November 27, 2017

Whenever we shop, we are battling the advertisers desire to get us to buy their product whether it is good for us or not. Think soda or lunch packaged meat/cheese/bread combos here for poor choices. We rarely see advertisers pushing us to buy vegetables or fruit or anything healthy for that matter. When researchers looked at the checkout line where a parent is waiting in cue, they found that the majority of foods located there were not healthy. This is the classic captive audience exposure hot spot that pushes purchasing behavior.

What would be great for us all would be for grocery stores to load this area with healthy choices. A 2014 Norwegian study found that by doing exactly that, last minute sales of healthy items spiked.

Ideally, we need to be aware of the marketing gimmicks that we fall prey to, because we do! They are better at this than we are.

Simple grocery store rules that can alter your health:

1) Avoid purchasing any food that has a cartoon character on it.
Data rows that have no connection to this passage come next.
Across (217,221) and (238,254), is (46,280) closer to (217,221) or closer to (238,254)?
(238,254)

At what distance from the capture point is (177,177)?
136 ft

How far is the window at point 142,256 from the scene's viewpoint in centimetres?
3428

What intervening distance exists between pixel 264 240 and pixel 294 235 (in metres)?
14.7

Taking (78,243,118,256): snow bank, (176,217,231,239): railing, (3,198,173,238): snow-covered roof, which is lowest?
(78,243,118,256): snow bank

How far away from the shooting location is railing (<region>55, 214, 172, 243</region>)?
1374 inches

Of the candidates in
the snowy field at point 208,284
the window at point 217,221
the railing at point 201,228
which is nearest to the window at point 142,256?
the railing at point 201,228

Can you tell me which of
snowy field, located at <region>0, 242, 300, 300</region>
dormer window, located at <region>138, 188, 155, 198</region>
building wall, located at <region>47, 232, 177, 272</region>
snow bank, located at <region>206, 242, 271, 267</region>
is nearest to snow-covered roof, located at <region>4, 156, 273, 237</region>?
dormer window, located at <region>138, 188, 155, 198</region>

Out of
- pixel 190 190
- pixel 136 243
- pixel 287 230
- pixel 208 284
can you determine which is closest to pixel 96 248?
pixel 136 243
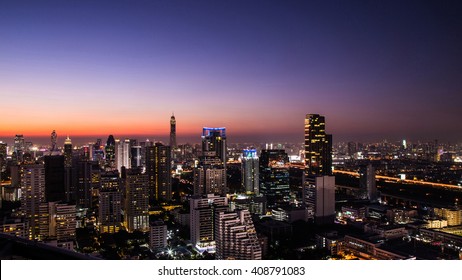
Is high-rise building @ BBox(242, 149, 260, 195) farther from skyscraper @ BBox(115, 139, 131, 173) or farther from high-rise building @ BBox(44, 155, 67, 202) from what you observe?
high-rise building @ BBox(44, 155, 67, 202)

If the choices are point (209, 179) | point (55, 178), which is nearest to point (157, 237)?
point (55, 178)

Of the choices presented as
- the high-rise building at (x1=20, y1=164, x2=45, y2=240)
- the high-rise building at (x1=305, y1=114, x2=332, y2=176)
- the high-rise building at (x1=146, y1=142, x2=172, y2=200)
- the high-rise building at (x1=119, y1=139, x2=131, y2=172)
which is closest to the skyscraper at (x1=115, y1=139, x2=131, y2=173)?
the high-rise building at (x1=119, y1=139, x2=131, y2=172)

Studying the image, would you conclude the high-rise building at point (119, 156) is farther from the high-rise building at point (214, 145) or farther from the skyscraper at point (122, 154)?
the high-rise building at point (214, 145)

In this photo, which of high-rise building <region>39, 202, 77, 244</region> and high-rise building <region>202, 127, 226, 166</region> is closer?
high-rise building <region>39, 202, 77, 244</region>

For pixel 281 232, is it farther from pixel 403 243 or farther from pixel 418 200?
pixel 418 200

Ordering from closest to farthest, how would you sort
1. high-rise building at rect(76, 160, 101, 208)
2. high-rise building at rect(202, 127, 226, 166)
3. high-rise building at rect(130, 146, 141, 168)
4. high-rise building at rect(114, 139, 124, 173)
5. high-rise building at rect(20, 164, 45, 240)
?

Never a good choice.

This is classic marketing to encourage children to pester you into buying a product for them for no other reason than the loved character. Think about the happy meal here.

2) Stick to the periphery of the store where all of the nutritious foods reside.
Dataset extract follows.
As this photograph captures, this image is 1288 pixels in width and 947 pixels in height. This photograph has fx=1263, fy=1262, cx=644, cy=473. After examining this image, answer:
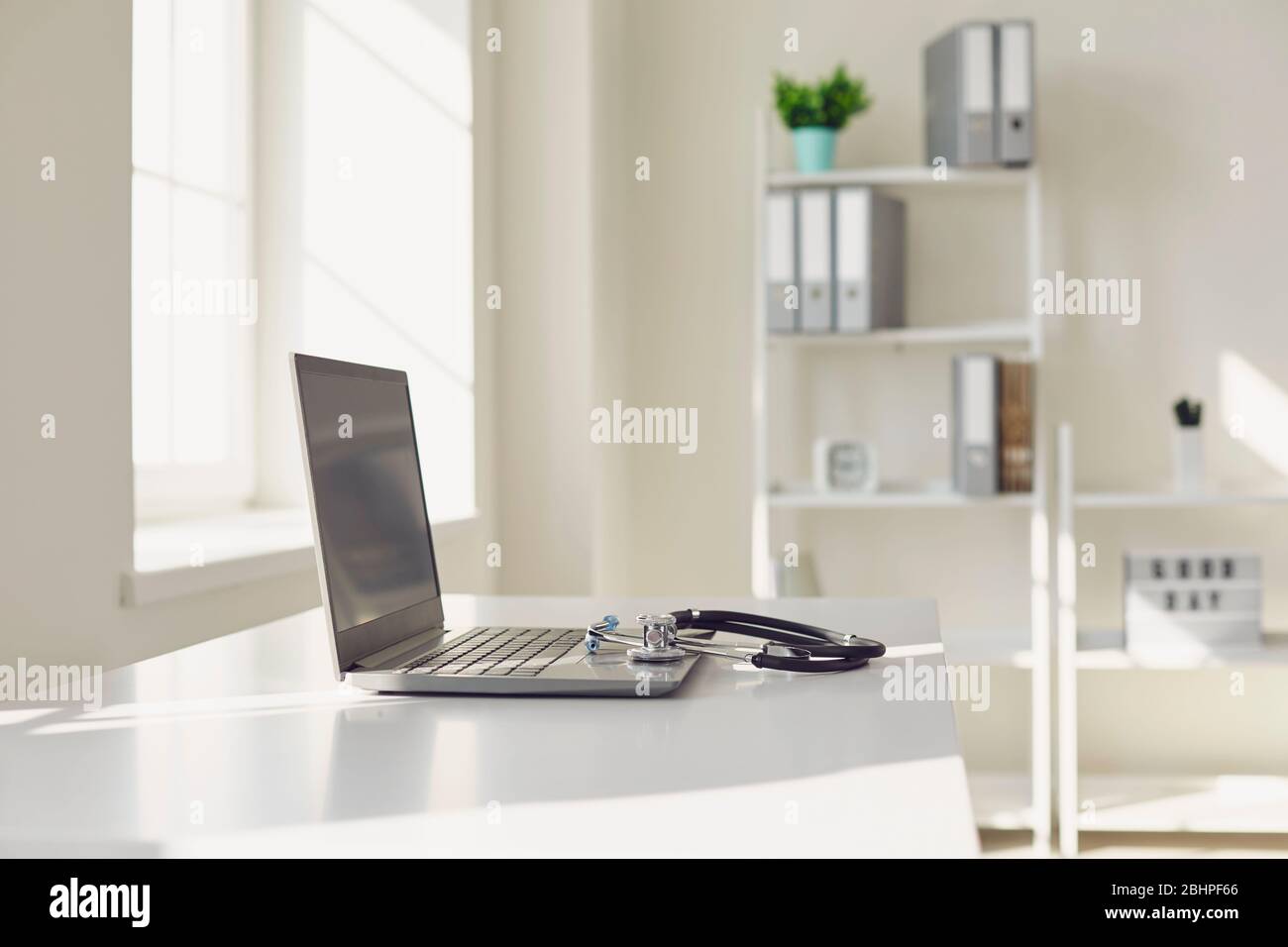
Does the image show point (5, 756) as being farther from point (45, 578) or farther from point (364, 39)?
point (364, 39)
3) Remember that 4 grams of sugar is a packet. Try to buy foods that are without any added sugar. If you must buy them with added sugar, try to get the number below 4 grams. Think yogurt here where the added sugar hits 16+ grams - not good. Sugar should never be one of the first few ingredients.

4) Be careful of fruit smoothies that are touted as healthy but are loaded with sugar and little to no fiber.

5) Look for labels that say wild caught for fish, antibiotic free and grass fed for red meats, local and sustainable are key words.

6) Visit for a list of the highest pesticide laden vegetables and fruits to avoid. Buy these in organic varieties. The lower pesticide varieties can be purchased either way.

7) Keep boxed foods to a minimum. Get only minimally processed foods with 5 or less ingredients on the label.

8) Avoid all foods that have ingredient lists with words that you cannot pronounce or understand.